A fiduciary is someone who has accepted the trust or confidence of a beneficiary (in this case, a child). Fiduciaries understand that they possess power the beneficiary does not. Therefore, fiduciaries have a responsibility to act in the beneficiary’s best interests. To do otherwise could be neglectful or abusive.

In non-legalese, here is the scoop: The covenant between camp staff members and children is that staff members agree to act in children’s best interests.

This model of servant leadership sounds great on paper, but in a small group setting, apart from the camp’s senior staff members, it’s easy for a lone counselor or cabin leader to take the bait when goaded by his or her charges:

  • “Tell us what you did on your night off! I bet it was sooooo fun.”
  • “What are the parties like in college? Please tell us!”
  • “We promise to keep it a secret if you tell us about your boyfriend.”
  • “Why do you always say that the unit leaders can’t find their way out of a paper bag?

Staff members who self-disclose adult themes and salacious content always experience a short-term bump in the polls. (“ My counselor is soooooo cool .”)

Rarely do they consider how unsafe a “boundary-less” world starts to feel to children. Instead, staff is rapidly reinforced by smiles and laughter and prompted to share more.

And although many high-school-age and college-age staff members know where to draw the line, many more people cross it, sometimes unwittingly.

Crossing The Line
Senior staff members must therefore anticipate the temptation that less-experienced staff members have to “overshare”—physically, emotionally, and verbally.

Moreover, the underdeveloped frontal lobes of those young staff members add an impulsive variable to the professional-boundary equation. Hence, senior staff members must illustrate the consequences that junior staff members don’t always see. And there’s plenty they don’t see.

Take, for example, the male resident camp counselor who is suddenly inspired while changing out of his bathing suit before lunch. He tucks his penis and testicles between his legs, turns to his campers and hollers “Hey, guys, check out my mangina !”

--- Challenges ---
A - According to the passage on camp staff boundaries, what do staff members agree to do in their covenant with children?
B - Pick up the passage on camp staff boundaries at the point where it stops and write the next part.
You won't need the listing that follows the passage.

--- Entries ---
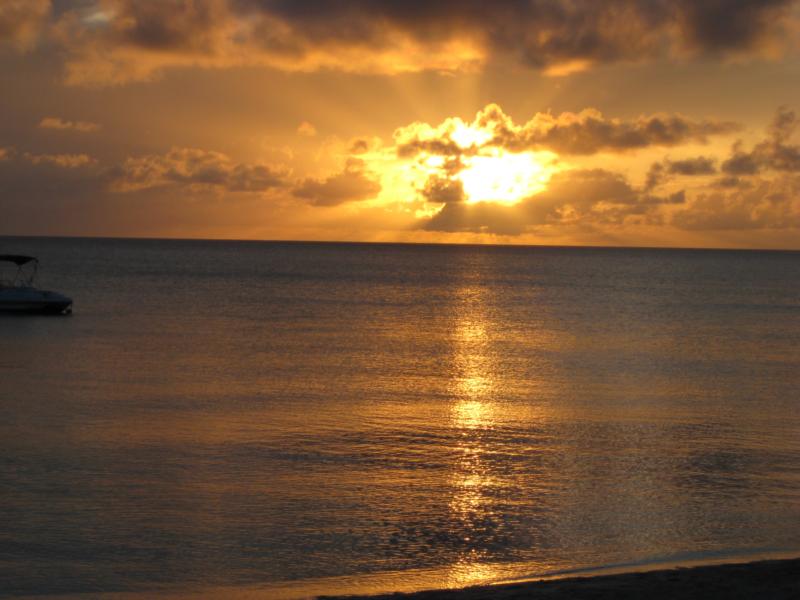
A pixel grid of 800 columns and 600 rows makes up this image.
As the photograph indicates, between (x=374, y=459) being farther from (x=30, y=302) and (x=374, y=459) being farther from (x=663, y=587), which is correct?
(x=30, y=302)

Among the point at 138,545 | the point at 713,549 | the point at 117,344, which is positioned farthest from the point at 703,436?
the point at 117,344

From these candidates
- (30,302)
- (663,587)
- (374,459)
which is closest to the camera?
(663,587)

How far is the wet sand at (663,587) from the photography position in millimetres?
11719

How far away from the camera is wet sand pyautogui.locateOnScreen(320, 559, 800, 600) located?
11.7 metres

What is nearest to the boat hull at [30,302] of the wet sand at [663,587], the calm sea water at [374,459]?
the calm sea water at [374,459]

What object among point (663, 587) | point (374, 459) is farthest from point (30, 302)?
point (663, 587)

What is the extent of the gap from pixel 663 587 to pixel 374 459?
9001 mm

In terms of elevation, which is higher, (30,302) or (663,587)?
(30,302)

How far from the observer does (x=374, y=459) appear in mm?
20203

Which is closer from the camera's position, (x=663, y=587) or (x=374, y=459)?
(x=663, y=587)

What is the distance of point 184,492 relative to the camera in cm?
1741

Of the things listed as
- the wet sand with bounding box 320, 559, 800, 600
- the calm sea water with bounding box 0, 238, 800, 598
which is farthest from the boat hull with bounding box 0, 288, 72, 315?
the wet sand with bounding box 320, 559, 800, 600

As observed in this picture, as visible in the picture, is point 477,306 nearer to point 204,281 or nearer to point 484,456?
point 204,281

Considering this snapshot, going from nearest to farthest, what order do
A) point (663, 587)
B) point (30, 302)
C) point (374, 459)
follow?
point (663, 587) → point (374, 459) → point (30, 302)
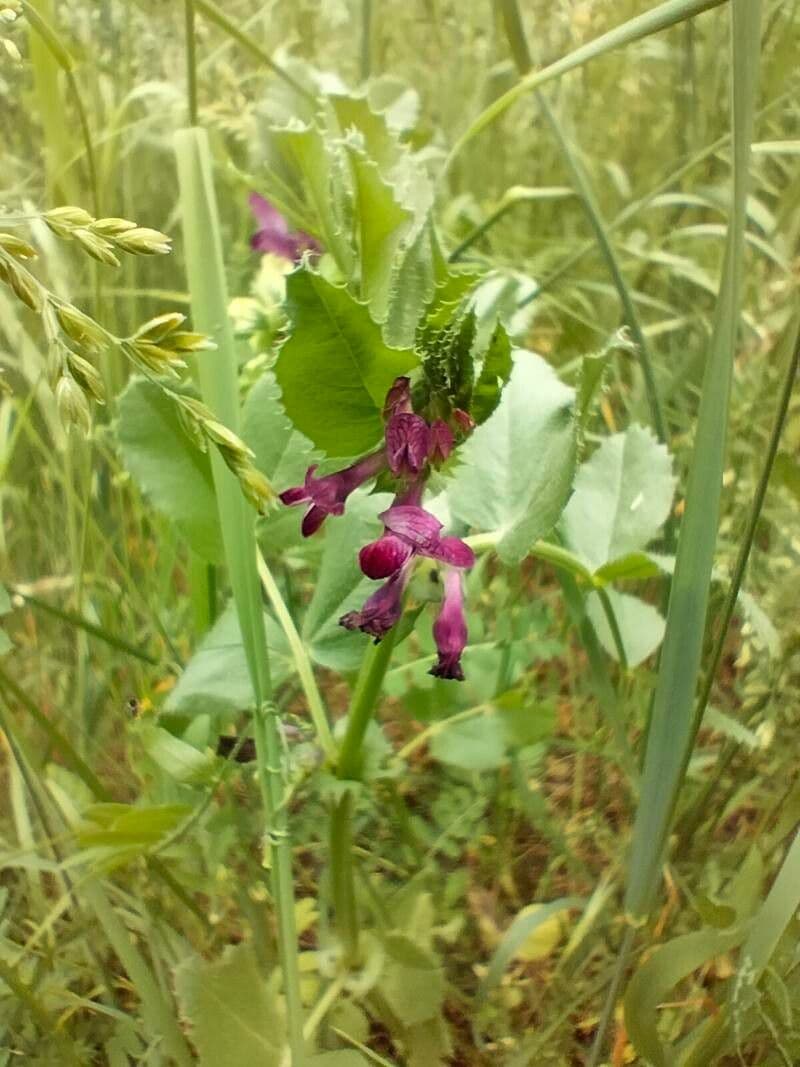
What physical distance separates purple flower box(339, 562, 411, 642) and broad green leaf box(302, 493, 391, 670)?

--- Answers to each task ---
A - They agree to act in children's best interests.

B -
The cabin erupts in gales of laughter, which would suggest that everyone is enjoying the show. Only on the way back from lunch do some boys start sharing their views, such as, “Yeah, that was a little creepy” and “My mom would totally freak out if she knew.”

Which, of course, she does when one of the boys writes home describing how “totally hilarious” his counselor is.

You know the rest of the story. Parent is shocked. Parent calls director. Director is shocked. Director speaks to counselor. Counselor is shocked … not by what he has done, but because the parent and director are shocked. “What’s the big deal?”

And therein lies the problem: A gap in understanding between what is appropriate among peers and what is appropriate for a fiduciary.

In this instance, the counselor was not acting in the best interests of his campers because he failed to anticipate their discomfort and the paramount importance of setting a wholesome example.

Whether his behavior was funny to many boys in the moment is beside the point. Children’s immediate reactions to adult boundary-crossings are never the litmus test of appropriateness.

What is a reliable litmus test is the following (and this is how I train staff members all over the world): Before you act, imagine that the director is sitting on one of your shoulders and the child’s parents on the other.

If you will be happy explaining your action to both parties, then please do or say what you are thinking. If you think one or both parties might disapprove, then can it.

There is no grey area here. Doubt = Don’t.

I’ve found this little test helps staff members discern the appropriate jokes, gestures, and yarns from the inappropriate ones. Before skit night, for example, I advise staff members to ask themselves, “Would I be perfectly comfortable explaining each and every gag to my boss and my parents?”

Determine What Is Appropriate
Another example involves a female staff member at day camp who surreptitiously removes her smartphone from her backpack during rest hour. One of the girls witnesses this minor rule infraction and asks to see what she’s doing.

“Nothing,” replies the young woman. “I shouldn’t even have this out.”

Now that the entire group’s interest is piqued, campers begin the disclosure campaign. “ Please let us see what you have on your phone! Do you have a picture of your boyfriend? Can we text him? Is he cute?”

Eventually, the counselor gives in and the girls huddle tightly around her phone while she narrates sorority life, two brief romances, and a party shot where everyone is drinking from red Solo cups.

That night, one of the campers updates her own Facebook page with a seemingly complimentary post: “Loved seeing my counselor’s party photos today @ Camp Kenyushare. Her bf is H.O.T.”

Of course, when that post shows up on the news feed of another camper’s Facebook page—one monitored by a parent—it raises an eyebrow and prompts a phone call. Now we’re staring at that same gap in understanding between what is appropriate among peers and what is appropriate for a fiduciary.

Preserve Professional Boundaries
Directors cannot prevent all instances of impulsive oversharing. However, they can encourage their staff to preserve professional boundaries by doing more than delivering the simple admonition, “Don’t do anything stupid” or the nebulous advice, “Keep it campy.”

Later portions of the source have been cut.